緑のオーケストラ本祭 原・ストライク(13)まだら牛ボーナス

 変な時間に不貞寝したせいで、夜中に起きた善行は頭をふって部屋を出た。
水が飲みたかったのである。

冷たくてカルキのないほうがいい。善行は学校まで歩き、電動ポンプのついた井戸から冷たい水をくみ上げて飲んだ。笑顔になる。どうでもいいがこの人物、一々そういうところがじじむさい。

 空を見上げる。不思議の側の大河が良く映っており、善行はしばらく風を感じて、たたずんでいた。

この時間なら滝川君も起きてますね。善行は夜番の瀧川の所に遊びに行くことに決め、足を向けた。

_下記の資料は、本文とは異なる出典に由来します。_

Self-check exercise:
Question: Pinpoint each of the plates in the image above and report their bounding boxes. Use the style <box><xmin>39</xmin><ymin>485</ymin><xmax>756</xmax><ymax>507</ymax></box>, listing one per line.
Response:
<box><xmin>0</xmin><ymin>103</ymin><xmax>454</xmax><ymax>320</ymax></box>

月のない夜だったが、星の明かりで歩くのにさほど苦労していない。

ほどなく、たどり着いた。
「瀧川くん?」善行が顔を出して言うと、瀧川と結城火焔(およびコガ)がトランプをして遊んでいた。
瀧川、このごろ妙に人の扱いがうまい。
ハンガーのすみで隠れている火焔を引っ張り出し、数時間で食事をわけあい、トランプするまで仲良くなっていたのである。
「ういーす。どうしたんですか、委員長」ちょっと自慢げに笑う瀧川。
善行は火焔を見た後瀧川に微笑むと、その頭を、なでた。
「いや、なんとなくね」といい、自分も床に座り込んだ。

「楽しそうに遊んでるじゃないですか」
「委員長もやりますか」瀧川の言葉に、うなずく善行。
「いいんですか。僕は強いですよ。身包みはがされますからね」
火焔と瀧川が顔を見合わせた後、代表して瀧川が口を開いた。

「賭けはやってませんよ」
ひっくりかえる善行。

「じゃあ、なにやってるんですか」ひっくりかえって天井見たまま言う善行。
「俺たち未成年だし」瀧川。
「私興味ある」目を輝かせて言う火焔。映画で見たことがある。
「駄目だ」兄貴面で面倒見る瀧川。
「へーい」肩をすくめる火焔。
「ばう」上機嫌で尻尾を振るコガ。

善行は微笑み、腕まくりしてカードを手に取った。